Perhaps you've seen the new commercial touting Apple's highly publicized partnership with Intel. It's the one that features scientists in spacesuit-like clean-room gear, working in a sterile, futuristic laboratory while ambient electronica tinkles in the background.
It's been making the rounds on television and the Internet for about a week now, and to most people, it seems like just another (albeit slightly glossier) computer ad.
But not to Ben Gibbard.
That's because in 2003, he and electro beatsmith Jimmy Tamborello teamed up to release Give Up, the debut album by their electro-pop side project the Postal Service, whose first single was accompanied by a video that also featured space-suited scientists working in a sterile, futuristic laboratory (see "Death Cab Singer Goes Postal With Electronic Side Project").
In fact, the similarities between the commercial and their "Such Great Heights" video were so great that on Thursday Gibbard felt compelled to address the issue via a posting on PostalServiceMusic.net.
"It has recently come to our attention that Apple Computer's new television commercial for the Intel chip features a shot-for-shot re-creation of our video for 'Such Great Heights,' made by the same filmmakers responsible for the original," he wrote. "We did not approve this commercialization and are extremely disappointed with both parties that this was executed without our consultation or consent."
Both the Apple/Intel spot and the Postal Service video were the work of the directorial team of Josh Melnick and Xander Charity, who after shooting "Such Great Heights" secured representation through Tight Films, a Santa Monica, California, commercial production company. According to a spokesperson for Tight, the duo were approached by Apple, who asked them to re-create "Heights" for the company's ad touting Intel-enhanced computers (Melnick and Charity could not be reached for comment).
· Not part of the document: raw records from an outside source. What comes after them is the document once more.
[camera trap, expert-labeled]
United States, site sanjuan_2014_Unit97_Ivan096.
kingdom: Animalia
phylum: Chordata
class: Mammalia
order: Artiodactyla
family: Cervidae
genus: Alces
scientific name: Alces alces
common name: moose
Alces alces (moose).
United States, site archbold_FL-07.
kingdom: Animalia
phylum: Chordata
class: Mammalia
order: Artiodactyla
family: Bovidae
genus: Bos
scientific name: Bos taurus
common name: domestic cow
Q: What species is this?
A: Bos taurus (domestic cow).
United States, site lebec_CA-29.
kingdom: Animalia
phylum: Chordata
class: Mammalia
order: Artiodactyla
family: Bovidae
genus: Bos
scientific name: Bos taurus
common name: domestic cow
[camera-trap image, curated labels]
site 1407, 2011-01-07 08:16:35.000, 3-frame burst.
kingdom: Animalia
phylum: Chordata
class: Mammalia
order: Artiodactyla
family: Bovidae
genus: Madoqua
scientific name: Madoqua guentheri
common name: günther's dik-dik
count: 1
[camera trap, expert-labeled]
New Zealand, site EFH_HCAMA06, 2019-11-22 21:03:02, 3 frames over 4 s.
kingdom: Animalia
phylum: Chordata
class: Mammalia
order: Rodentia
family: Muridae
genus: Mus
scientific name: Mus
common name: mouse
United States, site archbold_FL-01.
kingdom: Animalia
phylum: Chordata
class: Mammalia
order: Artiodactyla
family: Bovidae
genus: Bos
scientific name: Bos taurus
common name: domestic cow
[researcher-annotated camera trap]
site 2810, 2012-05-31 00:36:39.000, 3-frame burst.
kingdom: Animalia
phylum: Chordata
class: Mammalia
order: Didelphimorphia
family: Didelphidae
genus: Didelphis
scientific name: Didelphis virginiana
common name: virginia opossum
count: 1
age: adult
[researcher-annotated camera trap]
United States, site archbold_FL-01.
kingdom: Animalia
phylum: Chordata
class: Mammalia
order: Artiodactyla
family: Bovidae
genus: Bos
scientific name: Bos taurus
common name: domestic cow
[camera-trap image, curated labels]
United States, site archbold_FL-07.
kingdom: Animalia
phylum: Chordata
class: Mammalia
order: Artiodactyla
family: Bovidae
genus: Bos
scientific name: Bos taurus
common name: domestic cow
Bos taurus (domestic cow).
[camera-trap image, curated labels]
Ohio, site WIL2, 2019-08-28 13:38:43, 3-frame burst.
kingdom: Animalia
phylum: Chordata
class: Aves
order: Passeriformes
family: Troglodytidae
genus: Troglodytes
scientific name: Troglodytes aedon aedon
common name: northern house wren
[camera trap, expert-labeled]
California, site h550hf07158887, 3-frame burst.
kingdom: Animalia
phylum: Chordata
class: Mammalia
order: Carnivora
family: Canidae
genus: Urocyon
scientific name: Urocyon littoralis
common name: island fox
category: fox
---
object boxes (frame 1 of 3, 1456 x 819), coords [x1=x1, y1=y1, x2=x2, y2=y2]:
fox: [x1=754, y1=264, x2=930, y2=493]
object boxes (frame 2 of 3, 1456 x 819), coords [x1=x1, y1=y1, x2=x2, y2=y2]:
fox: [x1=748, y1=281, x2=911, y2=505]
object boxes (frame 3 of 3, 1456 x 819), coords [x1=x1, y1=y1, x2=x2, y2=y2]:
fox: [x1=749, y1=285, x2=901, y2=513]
And while Melnick and Charity's Apple spot is not technically illegal (though it does raise some intellectual-property issues), it upset several people involved with the band. According to a spokesperson for the group's label, Sub Pop Records, Apple did not approach them about the commercial, but rather "just called the day before the whole thing aired to tell us about it. Sub Pop and the band had no idea about the whole thing until it aired."
Apple had no comment on the issue. Gibbard declined to comment further, saying only that the "comment on the Postal Service Web site [is my] statement."
This isn't the first flap Gibbard has found himself involved in thanks to the Postal Service. In September 2004 they were threatened with a lawsuit by the real Postal Service, but both sides were able to solve the issue amicably (see "Postal Service Album Keeps On Delivering").
And it looks like maybe the Apple issue might have a happy ending as well. Late last week the video for "Such Great Heights" appeared on the main page of the iTunes Music Store and has since become the most downloaded music video on the site (ahead of clips by Eminem, Jessica Simpson and the Black Eyed Peas). Apple's spot has also generated renewed talk about the Postal Service on the Music Store and blogs across the Internet, proving once again that there's no such thing as bad publicity.